_Kaynak_
Ancak bu filmi izleyişim Kezban'ın sitayişle bahsetmesinden hemen sonra gerçekleşti.
O akşam izlemeye karar verdim.

Daha ilk dakikalarda ağlamaya başladım.
Bu doğu filmlerinde yoksul çocukların saflığı..
Allah'ım insanın içi parçalanıyor.
Yediğinden, içtiğinden, kutularda bekleyen giymeye fırsat bulunmayan ayakkabılardan utanıyor insan.

Ali'nin, kız kardeşinin onarılan ayakkabısını ayakkabıcıdan aldıktan hemen sonra kaybetmesiyle açılıyor film.
Bir çift ayakkabının içinizi bu kadar acıtmasına inanamayacaksınız.
İzleyin.
Hatta etrafta hayatından şikayet eden ergenler varsa onlara da zorla izletin!!

8 Ekim 2015 Perşembe

Ölüm Bizi Ayırana Dek

Kitap çekilişimiz devam ededursun ben size okuduğum güzel romanların birinden bahsedeyim.


Barbara J. Zitwer imzalı Nemesis Kitaptan çıkan romanımızın  orijinal adı bu değil aslında.
Bizde Ölüm Bizi Ayırana Dek, diye basmayı uygun görmüşler, ki haklı olabilirler ancak kitabın orijinal adı The J. M. Barrie Ladies' Swimming Society.

_Yapılacak İş_
Kaynaktaki "Ali'nin, kız kardeşinin" ile başlayıp "Ladies' Swimming Society." ile biten bölümü, "romanların" yerine "kitapların" gelecek şekilde düzenleyerek yeniden yazın.

_Verilen Bilgiler_
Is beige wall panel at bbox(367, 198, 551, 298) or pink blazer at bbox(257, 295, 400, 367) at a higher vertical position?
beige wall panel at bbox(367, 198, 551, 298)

_Görevin Çözümü_
Ali'nin, kız kardeşinin onarılan ayakkabısını ayakkabıcıdan aldıktan hemen sonra kaybetmesiyle açılıyor film.
Bir çift ayakkabının içinizi bu kadar acıtmasına inanamayacaksınız.
İzleyin.
Hatta etrafta hayatından şikayet eden ergenler varsa onlara da zorla izletin!!

8 Ekim 2015 Perşembe

Ölüm Bizi Ayırana Dek

Kitap çekilişimiz devam ededursun ben size okuduğum güzel kitapların birinden bahsedeyim.


Barbara J. Zitwer imzalı Nemesis Kitaptan çıkan romanımızın  orijinal adı bu değil aslında.
Bizde Ölüm Bizi Ayırana Dek, diye basmayı uygun görmüşler, ki haklı olabilirler ancak kitabın orijinal adı The J. M. Barrie Ladies' Swimming Society.